TEXT FOR ANALYSIS
Wednesday, 24 July 2013

PROGRESS IN KERALA



Two women and a man with a supporting cast consisting of bit players in politics working from the sanctity of the chief minister's office, are hogging the headlines in Kerala in what is alleged to be the greatest con in recent history. The accusation against the trio and their accomplices is that they have either used the chief minister's name or were backed by that political worthy to con businessmen to invest in a bogus company promoting solar power. (Like most narratives in the state there are variations in the story depending upon who is the narrator.)

Whichever version one goes with, and the innumerable scams reported from Kerala, the inescapable fact is that a large section of those who pass themselves off as businessmen in the state lack even the smallest portion of business acumen. Otherwise, how could they have handed over large sums of cash without verifying the asset and credit base of Team Solar?

This oversight is matched by the chief minister Oomen Chandy's blindness to the goings on in his official household where different members functioned as facilitators for Team Solar. Even if we take his protestation of innocence at face value, the fact that he was unaware about what was happening under his own nose is an eloquent comment on his incompetence. For that one reason he should quit.

DATA
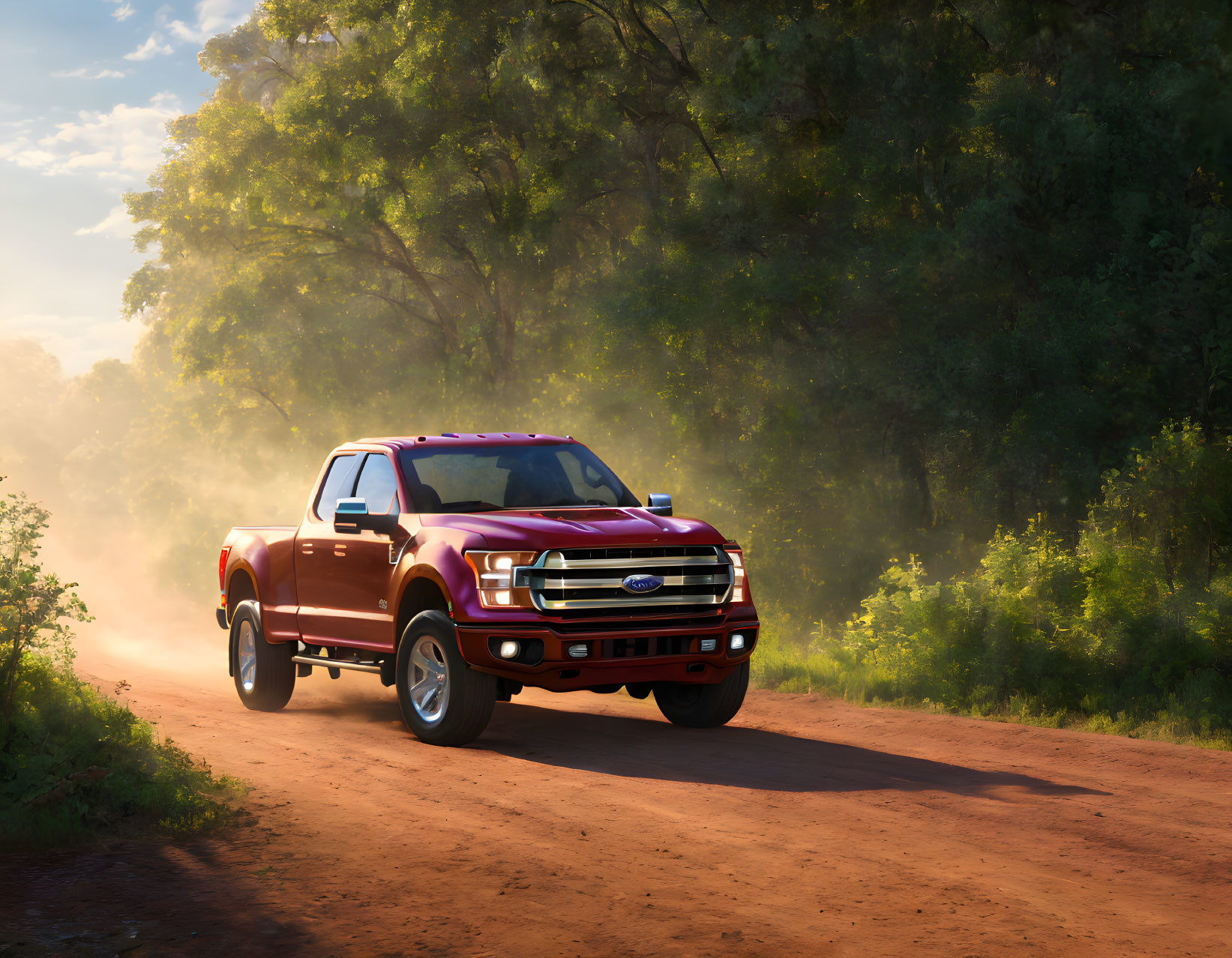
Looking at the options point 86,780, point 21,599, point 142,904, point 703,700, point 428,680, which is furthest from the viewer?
point 703,700

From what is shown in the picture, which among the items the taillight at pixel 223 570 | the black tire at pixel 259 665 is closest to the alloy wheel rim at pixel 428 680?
the black tire at pixel 259 665

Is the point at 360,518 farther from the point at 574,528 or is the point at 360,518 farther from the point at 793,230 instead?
the point at 793,230

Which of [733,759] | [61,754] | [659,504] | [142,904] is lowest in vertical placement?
[142,904]

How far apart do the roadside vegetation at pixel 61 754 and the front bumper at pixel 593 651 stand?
197 cm

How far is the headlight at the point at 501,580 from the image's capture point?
9406 millimetres

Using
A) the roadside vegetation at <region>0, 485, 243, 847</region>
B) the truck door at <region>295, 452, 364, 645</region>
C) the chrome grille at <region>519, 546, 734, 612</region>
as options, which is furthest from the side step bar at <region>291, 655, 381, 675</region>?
the roadside vegetation at <region>0, 485, 243, 847</region>

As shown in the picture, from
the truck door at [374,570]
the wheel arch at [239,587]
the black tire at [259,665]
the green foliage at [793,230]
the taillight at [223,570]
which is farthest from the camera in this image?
the green foliage at [793,230]

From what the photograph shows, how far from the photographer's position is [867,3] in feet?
71.2

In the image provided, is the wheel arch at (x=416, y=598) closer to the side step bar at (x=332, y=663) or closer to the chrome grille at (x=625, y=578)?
the side step bar at (x=332, y=663)

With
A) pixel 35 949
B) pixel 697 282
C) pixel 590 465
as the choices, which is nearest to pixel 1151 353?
pixel 697 282

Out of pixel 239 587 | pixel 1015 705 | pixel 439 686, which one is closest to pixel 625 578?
pixel 439 686

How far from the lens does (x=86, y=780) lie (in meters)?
7.27

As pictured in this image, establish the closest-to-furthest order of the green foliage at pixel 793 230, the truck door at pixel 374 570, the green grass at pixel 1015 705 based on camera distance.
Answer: the truck door at pixel 374 570 < the green grass at pixel 1015 705 < the green foliage at pixel 793 230

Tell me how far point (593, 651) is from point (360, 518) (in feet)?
8.02
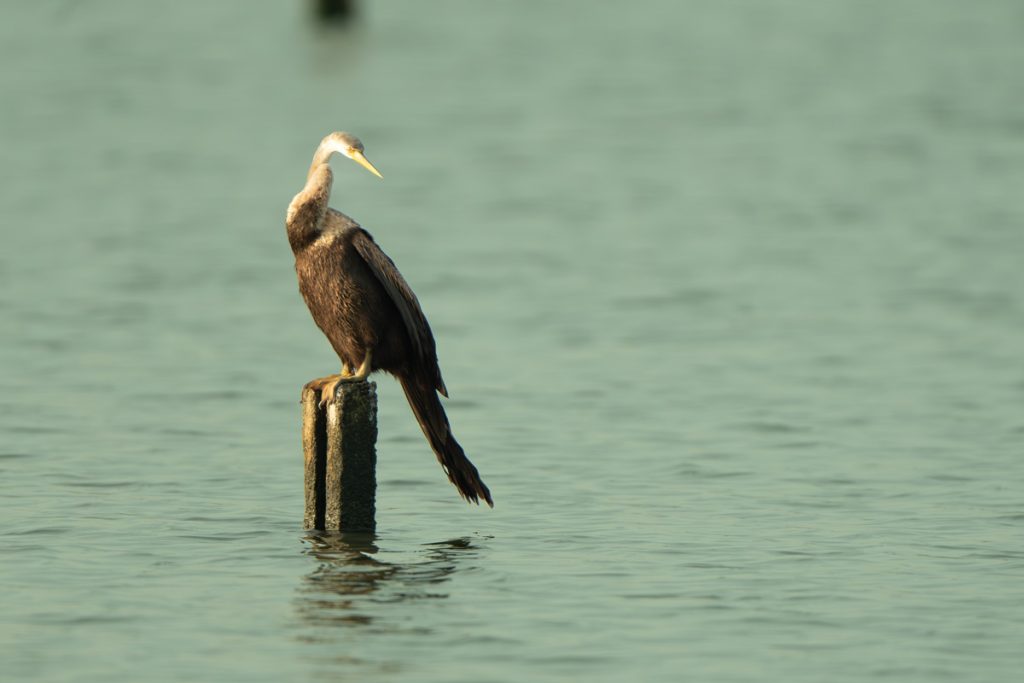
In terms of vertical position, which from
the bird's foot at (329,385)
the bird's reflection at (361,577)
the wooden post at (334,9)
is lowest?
the bird's reflection at (361,577)

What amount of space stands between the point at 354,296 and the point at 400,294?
26 centimetres

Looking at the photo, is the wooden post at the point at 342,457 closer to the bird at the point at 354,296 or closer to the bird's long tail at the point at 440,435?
the bird at the point at 354,296

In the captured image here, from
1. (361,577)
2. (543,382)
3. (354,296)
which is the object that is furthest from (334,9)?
(361,577)

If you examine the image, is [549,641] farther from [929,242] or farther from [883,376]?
[929,242]

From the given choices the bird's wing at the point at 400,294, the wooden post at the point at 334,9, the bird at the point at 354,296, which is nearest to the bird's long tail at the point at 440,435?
the bird at the point at 354,296

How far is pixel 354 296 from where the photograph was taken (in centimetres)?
995

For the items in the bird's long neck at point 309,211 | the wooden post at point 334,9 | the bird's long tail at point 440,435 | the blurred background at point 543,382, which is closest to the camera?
the blurred background at point 543,382

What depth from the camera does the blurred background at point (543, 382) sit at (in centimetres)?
941

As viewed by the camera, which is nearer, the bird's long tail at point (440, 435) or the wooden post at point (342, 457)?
the wooden post at point (342, 457)

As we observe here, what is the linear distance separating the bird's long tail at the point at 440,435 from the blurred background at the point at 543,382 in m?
0.47

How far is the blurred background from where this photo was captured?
9414 mm

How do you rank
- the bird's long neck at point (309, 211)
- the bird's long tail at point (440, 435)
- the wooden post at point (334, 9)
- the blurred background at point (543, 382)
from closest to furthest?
the blurred background at point (543, 382), the bird's long neck at point (309, 211), the bird's long tail at point (440, 435), the wooden post at point (334, 9)

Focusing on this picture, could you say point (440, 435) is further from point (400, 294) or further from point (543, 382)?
point (543, 382)

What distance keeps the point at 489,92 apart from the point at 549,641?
30.4m
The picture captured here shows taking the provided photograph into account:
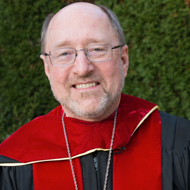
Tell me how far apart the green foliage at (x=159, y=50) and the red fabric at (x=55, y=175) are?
2090 millimetres

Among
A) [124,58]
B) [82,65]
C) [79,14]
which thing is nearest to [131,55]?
[124,58]

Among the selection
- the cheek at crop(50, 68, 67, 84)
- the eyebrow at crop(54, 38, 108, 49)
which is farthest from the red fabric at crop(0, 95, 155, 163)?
the eyebrow at crop(54, 38, 108, 49)

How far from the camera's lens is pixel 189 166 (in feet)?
6.55

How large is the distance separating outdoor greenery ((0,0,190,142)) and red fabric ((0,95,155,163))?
66.7 inches

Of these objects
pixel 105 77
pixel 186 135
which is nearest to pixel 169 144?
pixel 186 135

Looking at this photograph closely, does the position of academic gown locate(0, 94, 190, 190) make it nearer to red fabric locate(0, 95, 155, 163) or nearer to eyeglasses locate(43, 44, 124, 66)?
red fabric locate(0, 95, 155, 163)

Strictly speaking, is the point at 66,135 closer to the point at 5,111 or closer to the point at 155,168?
the point at 155,168

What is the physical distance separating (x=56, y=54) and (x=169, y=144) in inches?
41.4

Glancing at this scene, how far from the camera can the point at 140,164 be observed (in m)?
1.99

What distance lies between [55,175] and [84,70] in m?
0.75

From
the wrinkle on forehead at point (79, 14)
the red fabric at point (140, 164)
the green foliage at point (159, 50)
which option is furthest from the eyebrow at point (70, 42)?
the green foliage at point (159, 50)

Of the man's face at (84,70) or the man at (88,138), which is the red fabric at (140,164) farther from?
the man's face at (84,70)

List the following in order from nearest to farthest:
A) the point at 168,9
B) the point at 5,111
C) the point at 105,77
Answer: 1. the point at 105,77
2. the point at 168,9
3. the point at 5,111

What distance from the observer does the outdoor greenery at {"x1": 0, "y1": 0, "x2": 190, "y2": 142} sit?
3637mm
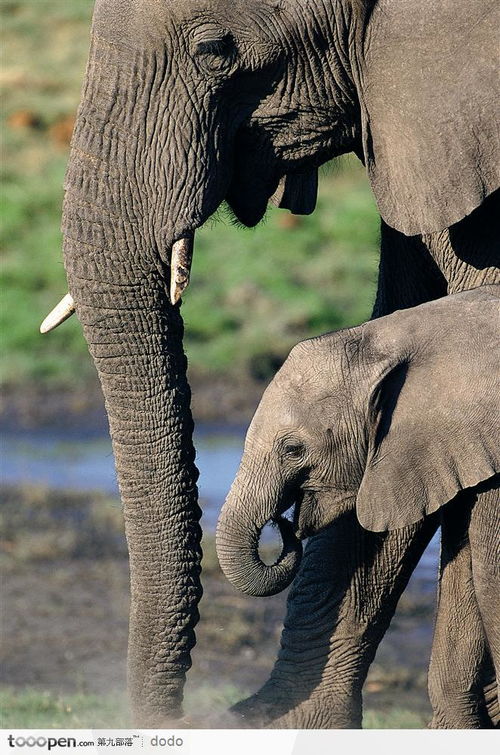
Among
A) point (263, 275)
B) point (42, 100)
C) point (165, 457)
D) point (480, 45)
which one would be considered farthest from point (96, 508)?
point (42, 100)

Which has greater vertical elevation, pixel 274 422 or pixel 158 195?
pixel 158 195

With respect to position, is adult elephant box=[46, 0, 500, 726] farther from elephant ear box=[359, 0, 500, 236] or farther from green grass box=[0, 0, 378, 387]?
green grass box=[0, 0, 378, 387]

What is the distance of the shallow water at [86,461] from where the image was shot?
806 cm

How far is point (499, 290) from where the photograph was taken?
3.86m

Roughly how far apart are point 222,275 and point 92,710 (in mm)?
5775

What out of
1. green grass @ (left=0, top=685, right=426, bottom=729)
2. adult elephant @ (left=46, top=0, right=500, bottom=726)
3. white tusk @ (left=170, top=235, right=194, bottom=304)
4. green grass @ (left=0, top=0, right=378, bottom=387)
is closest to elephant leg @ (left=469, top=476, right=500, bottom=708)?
adult elephant @ (left=46, top=0, right=500, bottom=726)

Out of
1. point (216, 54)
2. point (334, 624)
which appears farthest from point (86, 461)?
point (216, 54)

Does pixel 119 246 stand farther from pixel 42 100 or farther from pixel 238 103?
pixel 42 100

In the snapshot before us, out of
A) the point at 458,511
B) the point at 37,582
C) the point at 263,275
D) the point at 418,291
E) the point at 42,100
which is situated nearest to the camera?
the point at 458,511

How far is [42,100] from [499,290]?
10219 millimetres

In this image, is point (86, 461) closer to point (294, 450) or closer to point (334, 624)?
point (334, 624)

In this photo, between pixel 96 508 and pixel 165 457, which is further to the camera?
pixel 96 508

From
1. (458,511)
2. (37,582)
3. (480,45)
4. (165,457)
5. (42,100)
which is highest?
(480,45)

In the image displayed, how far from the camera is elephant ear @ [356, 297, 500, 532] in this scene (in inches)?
146
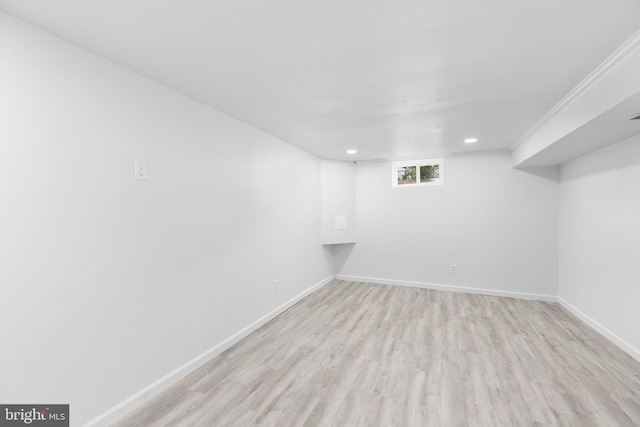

EXERCISE
Could you continue the piece about the solar scam in Kerala from its last sentence?

SOLVED EXERCISE
The Team Solar case is not a unique one. Even as the Solar case is consuming many column centimetres of newsprint and launching multiple charges of the breaking news brigade on TV channels, a foreign currency scam reportedly amounting to over Rs. 400 crore is playing to full house in Trichur district. In this scam too, according to a newspaper the players used "forged letters and photographs of the chief minister and union ministers to dupe the investors". This brings us to the second fact of doing business in the state: show your proximity to the powers-that-be to allay doubts and get purse strings opened.

This technique is not new. For many years pseudo-beggars have been using forged letters from hospitals and religious heads to collect money for treating unpronounceable illnesses. What is different today is that men and women in fashionable clothes use politicians' photos to dupe supposedly smart businessmen!

It is another aspect of the Kerala Model. In a perverse way this change over the years could be called progress.